Not to mention that the crash we'll get if we get an NMI and a
rescheduling interrupt in this path will be very, very hard to debug.
From: "Steven Rostedt (VMware)" <rostedt(a)goodmis.org>
Nicolai Stange discovered[1] that if live kernel patching is enabled, and the
function tracer started tracing the same function that was patched, the
conversion of the fentry call site during the translation of going from
calling the live kernel patch trampoline to the iterator trampoline, would
have as slight window where it didn't call anything.
As live kernel patching depends on ftrace to always call its code (to
prevent the function being traced from being called, as it will redirect
it).

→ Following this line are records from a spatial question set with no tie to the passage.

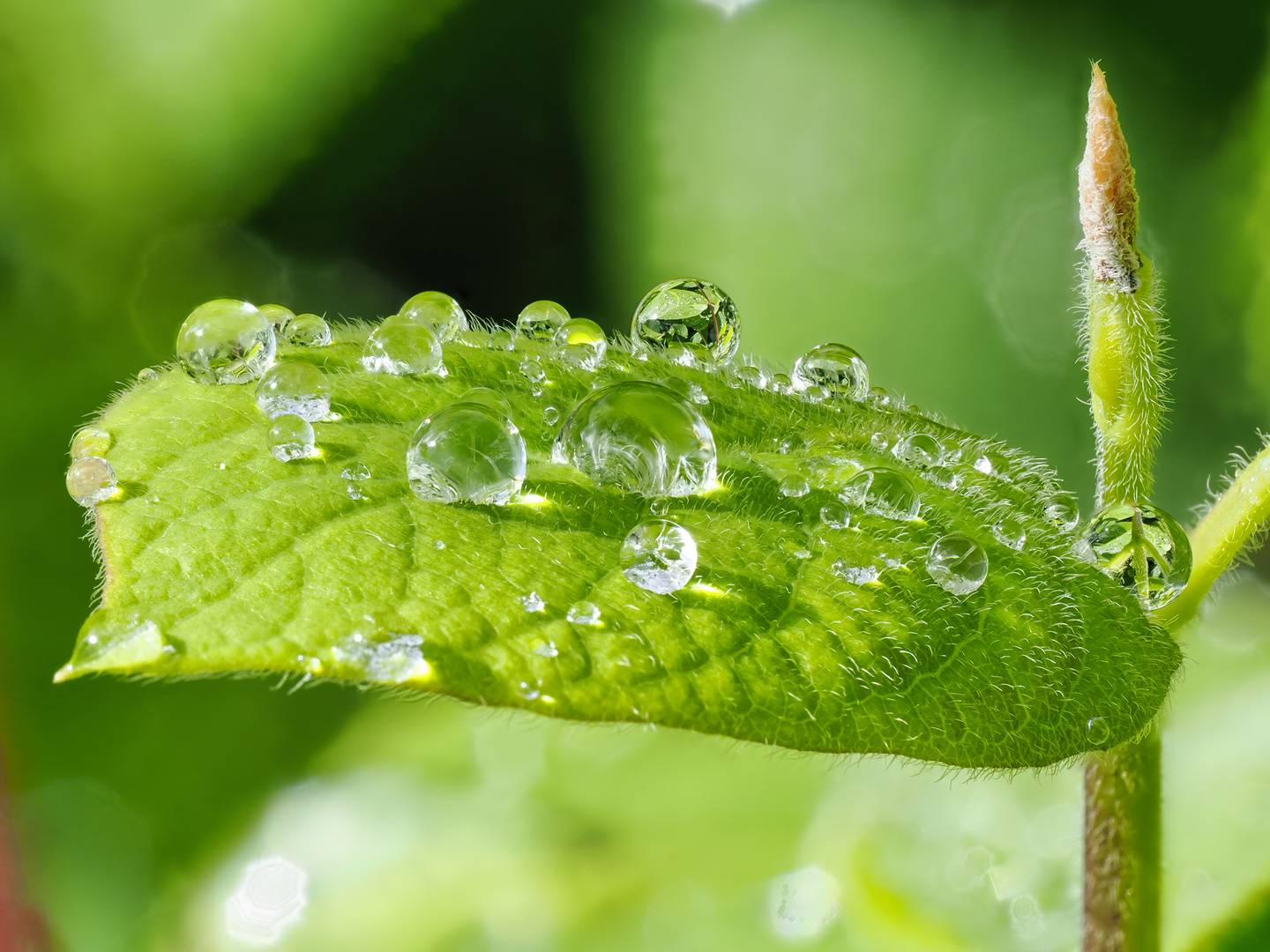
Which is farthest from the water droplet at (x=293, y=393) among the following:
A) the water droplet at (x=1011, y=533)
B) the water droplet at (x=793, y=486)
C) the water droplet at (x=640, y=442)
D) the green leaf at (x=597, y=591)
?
the water droplet at (x=1011, y=533)

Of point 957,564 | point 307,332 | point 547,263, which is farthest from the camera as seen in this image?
point 547,263

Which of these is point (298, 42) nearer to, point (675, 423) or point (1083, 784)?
point (675, 423)

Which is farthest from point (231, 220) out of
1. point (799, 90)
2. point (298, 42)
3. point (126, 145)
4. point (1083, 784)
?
point (1083, 784)

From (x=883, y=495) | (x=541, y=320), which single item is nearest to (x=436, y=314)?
(x=541, y=320)

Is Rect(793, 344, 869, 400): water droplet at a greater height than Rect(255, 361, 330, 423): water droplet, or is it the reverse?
Rect(255, 361, 330, 423): water droplet

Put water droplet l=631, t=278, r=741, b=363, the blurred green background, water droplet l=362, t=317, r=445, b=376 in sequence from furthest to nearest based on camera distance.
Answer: the blurred green background
water droplet l=631, t=278, r=741, b=363
water droplet l=362, t=317, r=445, b=376

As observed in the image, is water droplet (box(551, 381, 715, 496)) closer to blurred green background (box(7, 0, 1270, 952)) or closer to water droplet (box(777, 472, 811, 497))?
water droplet (box(777, 472, 811, 497))

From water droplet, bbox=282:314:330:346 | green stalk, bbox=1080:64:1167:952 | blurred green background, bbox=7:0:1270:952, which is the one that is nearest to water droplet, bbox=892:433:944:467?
green stalk, bbox=1080:64:1167:952

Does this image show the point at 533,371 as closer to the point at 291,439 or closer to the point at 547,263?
the point at 291,439
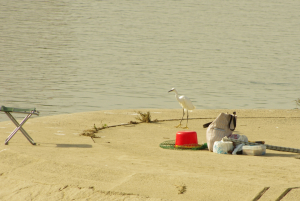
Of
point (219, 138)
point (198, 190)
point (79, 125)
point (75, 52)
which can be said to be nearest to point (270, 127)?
point (219, 138)

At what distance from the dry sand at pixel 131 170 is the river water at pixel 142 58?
7.20m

This small window would allow the old buggy function to be called, and
this can cause undesirable results.
Nicolai submitted new patches[2] but these were controversial. As this is
similar to the static call emulation issues that came up a while ago[3],
Linus suggested using per CPU data along with special trampolines[4] to emulate
the calls.
Linus's solution was for text poke (which was mostly what the static_call
code did), but as ftrace has its own mechanism, it required doing its own
thing.
Having ftrace use its own per CPU data and having its own set of specialized
trampolines solves the issue of missed calls that live kernel patching
suffers.
[1] http://lkml.kernel.org/r/20180726104029.7736-1-nstange@suse.de
[2] http://lkml.kernel.org/r/20190427100639.15074-1-nstange@suse.de
[3] http://lkml.kernel.org/r/3cf04e113d71c9f8e4be95fb84a510f085aa4afa.154171145…
[4] http://lkml.kernel.org/r/CAHk-=wh5OpheSU8Em_Q3Hg8qw_JtoijxOdPtHru6d+5K8TWM=…

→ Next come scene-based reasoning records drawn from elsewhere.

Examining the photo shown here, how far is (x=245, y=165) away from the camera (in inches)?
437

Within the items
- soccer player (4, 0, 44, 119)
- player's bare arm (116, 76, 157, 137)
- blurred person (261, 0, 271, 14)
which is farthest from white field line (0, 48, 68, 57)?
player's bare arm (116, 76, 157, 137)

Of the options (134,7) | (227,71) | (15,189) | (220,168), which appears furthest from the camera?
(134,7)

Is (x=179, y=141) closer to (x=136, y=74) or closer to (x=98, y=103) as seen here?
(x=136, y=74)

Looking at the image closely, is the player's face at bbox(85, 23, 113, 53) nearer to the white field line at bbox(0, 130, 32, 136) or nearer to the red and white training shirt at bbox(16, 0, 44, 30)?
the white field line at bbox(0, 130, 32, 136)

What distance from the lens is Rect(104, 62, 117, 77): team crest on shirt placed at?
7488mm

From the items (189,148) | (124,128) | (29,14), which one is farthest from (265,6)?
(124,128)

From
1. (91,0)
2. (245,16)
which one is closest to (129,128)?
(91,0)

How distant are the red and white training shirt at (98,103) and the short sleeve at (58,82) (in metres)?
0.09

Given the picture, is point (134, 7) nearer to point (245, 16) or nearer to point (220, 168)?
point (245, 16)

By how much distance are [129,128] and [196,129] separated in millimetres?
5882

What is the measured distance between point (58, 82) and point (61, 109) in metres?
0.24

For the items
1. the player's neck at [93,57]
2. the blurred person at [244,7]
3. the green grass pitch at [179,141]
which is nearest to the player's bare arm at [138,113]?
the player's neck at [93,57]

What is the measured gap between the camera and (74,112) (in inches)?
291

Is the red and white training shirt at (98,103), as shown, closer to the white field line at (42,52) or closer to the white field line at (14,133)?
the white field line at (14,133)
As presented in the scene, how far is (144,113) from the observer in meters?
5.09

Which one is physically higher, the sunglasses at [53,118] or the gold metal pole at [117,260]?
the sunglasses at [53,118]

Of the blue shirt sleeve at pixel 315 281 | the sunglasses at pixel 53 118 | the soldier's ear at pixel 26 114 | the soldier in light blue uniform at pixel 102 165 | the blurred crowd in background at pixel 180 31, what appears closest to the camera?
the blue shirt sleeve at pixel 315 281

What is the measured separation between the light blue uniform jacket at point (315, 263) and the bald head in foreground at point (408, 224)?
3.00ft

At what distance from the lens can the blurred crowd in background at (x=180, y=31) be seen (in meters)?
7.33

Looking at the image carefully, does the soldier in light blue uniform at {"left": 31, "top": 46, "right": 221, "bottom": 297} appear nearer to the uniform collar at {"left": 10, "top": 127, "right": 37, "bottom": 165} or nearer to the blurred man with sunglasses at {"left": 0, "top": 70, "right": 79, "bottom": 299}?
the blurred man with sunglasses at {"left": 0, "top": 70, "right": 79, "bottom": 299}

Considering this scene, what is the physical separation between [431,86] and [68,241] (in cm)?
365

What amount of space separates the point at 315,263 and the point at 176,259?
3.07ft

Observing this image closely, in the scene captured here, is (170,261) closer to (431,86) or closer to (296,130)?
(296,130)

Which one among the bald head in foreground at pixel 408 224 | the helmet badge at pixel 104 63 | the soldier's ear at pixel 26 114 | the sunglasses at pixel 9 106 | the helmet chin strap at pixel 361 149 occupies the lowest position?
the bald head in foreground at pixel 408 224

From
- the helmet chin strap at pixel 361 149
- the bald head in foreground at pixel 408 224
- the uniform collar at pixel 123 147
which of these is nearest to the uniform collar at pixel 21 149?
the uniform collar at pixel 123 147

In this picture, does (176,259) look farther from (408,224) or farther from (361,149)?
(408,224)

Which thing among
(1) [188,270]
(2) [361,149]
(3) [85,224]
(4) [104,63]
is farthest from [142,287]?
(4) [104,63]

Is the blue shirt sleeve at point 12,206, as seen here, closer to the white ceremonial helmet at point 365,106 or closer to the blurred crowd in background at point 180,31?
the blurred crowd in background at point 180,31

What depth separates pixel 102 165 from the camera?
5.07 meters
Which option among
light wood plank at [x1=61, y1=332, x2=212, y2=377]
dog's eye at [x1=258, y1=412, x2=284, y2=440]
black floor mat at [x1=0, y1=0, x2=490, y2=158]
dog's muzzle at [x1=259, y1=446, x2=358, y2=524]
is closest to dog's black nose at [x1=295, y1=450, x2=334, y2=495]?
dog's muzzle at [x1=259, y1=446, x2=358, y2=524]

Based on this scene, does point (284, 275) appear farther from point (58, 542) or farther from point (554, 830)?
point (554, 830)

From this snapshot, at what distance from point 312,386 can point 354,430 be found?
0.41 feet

Inspired-by: Linus Torvalds <torvalds(a)linux-foundation.org>
Cc: stable(a)vger.kernel.org
Fixes: b700e7f03df5 ("livepatch: kernel: add support for live patching")
Signed-off-by: Steven Rostedt (VMware) <rostedt(a)goodmis.org>
---
Changes since v2:
- Moved inline asm to ftrace_64.S
- Used PER_CPU_VAR() and TRACE_IRQS_ON macros in assembly
- Renamed trampolines to be a little more coherent
- Created assembly version of STACK_FRAME_NON_STANDARD() in asm/frame.h
- Call ftrace_regs_caller instead of ftrace_caller
- No longer support 32 bit (it crashed badly on tests, and I couldn't figure it out)

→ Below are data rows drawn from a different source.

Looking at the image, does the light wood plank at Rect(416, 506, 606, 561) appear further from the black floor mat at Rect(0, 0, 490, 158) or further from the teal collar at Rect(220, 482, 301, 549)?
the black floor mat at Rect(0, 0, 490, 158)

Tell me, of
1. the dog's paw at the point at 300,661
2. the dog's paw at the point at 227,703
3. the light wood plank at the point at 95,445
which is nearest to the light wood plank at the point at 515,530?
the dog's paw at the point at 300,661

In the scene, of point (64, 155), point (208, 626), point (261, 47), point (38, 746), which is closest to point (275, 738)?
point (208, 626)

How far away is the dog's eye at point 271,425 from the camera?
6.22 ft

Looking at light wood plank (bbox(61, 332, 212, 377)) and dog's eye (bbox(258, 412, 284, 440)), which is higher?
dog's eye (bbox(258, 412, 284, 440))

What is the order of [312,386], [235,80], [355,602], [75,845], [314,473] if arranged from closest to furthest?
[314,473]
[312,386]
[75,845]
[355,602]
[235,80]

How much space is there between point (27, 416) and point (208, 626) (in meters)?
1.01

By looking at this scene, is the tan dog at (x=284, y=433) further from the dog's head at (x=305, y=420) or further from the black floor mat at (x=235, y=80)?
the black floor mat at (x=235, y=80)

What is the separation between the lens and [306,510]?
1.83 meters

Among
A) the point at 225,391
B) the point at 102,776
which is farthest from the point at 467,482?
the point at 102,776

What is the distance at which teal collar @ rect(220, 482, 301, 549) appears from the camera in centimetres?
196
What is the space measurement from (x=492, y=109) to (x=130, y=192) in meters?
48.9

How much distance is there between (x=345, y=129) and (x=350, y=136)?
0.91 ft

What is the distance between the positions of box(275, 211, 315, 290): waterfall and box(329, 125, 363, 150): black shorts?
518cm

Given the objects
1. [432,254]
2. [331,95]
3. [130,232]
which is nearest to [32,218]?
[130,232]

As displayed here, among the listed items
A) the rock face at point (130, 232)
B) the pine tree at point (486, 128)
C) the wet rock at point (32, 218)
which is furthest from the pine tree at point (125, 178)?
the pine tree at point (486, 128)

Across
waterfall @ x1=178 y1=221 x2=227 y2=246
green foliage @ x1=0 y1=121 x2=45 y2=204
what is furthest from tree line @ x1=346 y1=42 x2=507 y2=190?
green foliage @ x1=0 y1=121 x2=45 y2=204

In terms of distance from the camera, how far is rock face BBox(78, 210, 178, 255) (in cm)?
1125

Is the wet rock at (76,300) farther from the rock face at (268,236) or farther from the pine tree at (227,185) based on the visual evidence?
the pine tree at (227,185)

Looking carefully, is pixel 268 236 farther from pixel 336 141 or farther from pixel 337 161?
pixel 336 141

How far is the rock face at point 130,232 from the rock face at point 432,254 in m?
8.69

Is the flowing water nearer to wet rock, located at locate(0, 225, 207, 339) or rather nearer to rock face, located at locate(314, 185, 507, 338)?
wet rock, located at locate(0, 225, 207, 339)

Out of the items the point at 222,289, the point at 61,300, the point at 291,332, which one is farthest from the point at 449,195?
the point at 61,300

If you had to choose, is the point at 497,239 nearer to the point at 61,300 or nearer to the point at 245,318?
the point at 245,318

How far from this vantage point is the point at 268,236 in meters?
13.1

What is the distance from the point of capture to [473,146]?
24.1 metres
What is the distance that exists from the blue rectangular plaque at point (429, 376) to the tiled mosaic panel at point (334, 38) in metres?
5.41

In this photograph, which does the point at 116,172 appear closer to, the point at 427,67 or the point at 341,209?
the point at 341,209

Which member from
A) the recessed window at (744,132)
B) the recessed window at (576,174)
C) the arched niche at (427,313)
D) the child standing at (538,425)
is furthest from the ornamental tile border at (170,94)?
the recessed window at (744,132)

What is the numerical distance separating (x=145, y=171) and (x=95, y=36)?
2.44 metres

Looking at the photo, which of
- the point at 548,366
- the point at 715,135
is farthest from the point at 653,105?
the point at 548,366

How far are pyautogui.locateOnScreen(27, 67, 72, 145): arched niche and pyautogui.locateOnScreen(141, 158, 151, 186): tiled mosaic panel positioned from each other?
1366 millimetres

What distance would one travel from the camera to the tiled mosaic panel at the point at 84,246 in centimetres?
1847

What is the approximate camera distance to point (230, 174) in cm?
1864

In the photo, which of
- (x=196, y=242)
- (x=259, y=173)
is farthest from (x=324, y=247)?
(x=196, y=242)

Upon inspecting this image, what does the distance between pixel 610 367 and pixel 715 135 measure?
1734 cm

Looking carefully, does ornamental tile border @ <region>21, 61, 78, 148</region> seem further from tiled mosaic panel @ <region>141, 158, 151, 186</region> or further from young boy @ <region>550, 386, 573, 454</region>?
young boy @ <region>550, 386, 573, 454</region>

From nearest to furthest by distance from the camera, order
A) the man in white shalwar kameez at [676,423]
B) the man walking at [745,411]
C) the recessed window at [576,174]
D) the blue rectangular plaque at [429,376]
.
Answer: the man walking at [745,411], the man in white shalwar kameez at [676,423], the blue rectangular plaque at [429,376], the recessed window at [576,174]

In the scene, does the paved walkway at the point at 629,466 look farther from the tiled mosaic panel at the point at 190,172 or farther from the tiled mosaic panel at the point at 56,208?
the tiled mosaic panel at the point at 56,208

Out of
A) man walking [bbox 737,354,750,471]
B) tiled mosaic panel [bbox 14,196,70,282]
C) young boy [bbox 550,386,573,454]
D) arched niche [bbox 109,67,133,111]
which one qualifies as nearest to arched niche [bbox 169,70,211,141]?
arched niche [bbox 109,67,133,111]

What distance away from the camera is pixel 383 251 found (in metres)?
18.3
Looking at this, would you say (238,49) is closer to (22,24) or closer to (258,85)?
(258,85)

arch/x86/include/asm/frame.h | 15 ++++++
arch/x86/kernel/ftrace.c | 102 ++++++++++++++++++++++++++++++++++-
arch/x86/kernel/ftrace_64.S | 56 +++++++++++++++++++
3 files changed, 172 insertions(+), 1 deletion(-)
diff --git a/arch/x86/include/asm/frame.h b/arch/x86/include/asm/frame.h
index 5cbce6fbb534..04892b374b93 100644
--- a/arch/x86/include/asm/frame.h
+++ b/arch/x86/include/asm/frame.h
@@ -42,4 +42,19 @@
#endif /* CONFIG_FRAME_POINTER */
+#ifdef __ASSEMBLY__
+#ifdef CONFIG_STACK_VALIDATION
+#define STACK_FRAME_NON_STANDARD(func) \
+.section .discard.func_stack_frame_non_standard,"aw"; \
+.align 8; \
+.type __func_stack_frame_non_standard_##func, @object; \
+.size __func_stack_frame_non_standard_##func, 8; \
+__func_stack_frame_non_standard_##func: \
+.quad func; \
+.previous
+#else /* !CONFIG_STACK_VALIDATION */
+#define STACK_FRAME_NON_STANDARD(func)
+#endif /* CONFIG_STACK_VALIDATION */
+#endif /* __ASSEMBLY__ */
+
#endif /* _ASM_X86_FRAME_H */
diff --git a/arch/x86/kernel/ftrace.c b/arch/x86/kernel/ftrace.c
index ef49517f6bb2..634fc0d4fe97 100644
--- a/arch/x86/kernel/ftrace.c
+++ b/arch/x86/kernel/ftrace.c
@@ -232,6 +232,9 @@ int ftrace_modify_call(struct dyn_ftrace *rec, unsigned long old_addr,
static unsigned long ftrace_update_func;
+/* Used within inline asm below */
+unsigned long ftrace_update_func_call;
+
static int update_ftrace_func(unsigned long ip, void *new)
{
unsigned char old[MCOUNT_INSN_SIZE];
@@ -259,6 +262,8 @@ int ftrace_update_ftrace_func(ftrace_func_t func)
unsigned char *new;
int ret;
+ ftrace_update_func_call = (unsigned long)func;
+
new = ftrace_call_replace(ip, (unsigned long)func);
ret = update_ftrace_func(ip, new);
@@ -280,6 +285,46 @@ static nokprobe_inline int is_ftrace_caller(unsigned long ip)
return 0;
}
+#ifdef CONFIG_X86_64
+/*
+ * We need to handle the "call func1" -> "call func2" case.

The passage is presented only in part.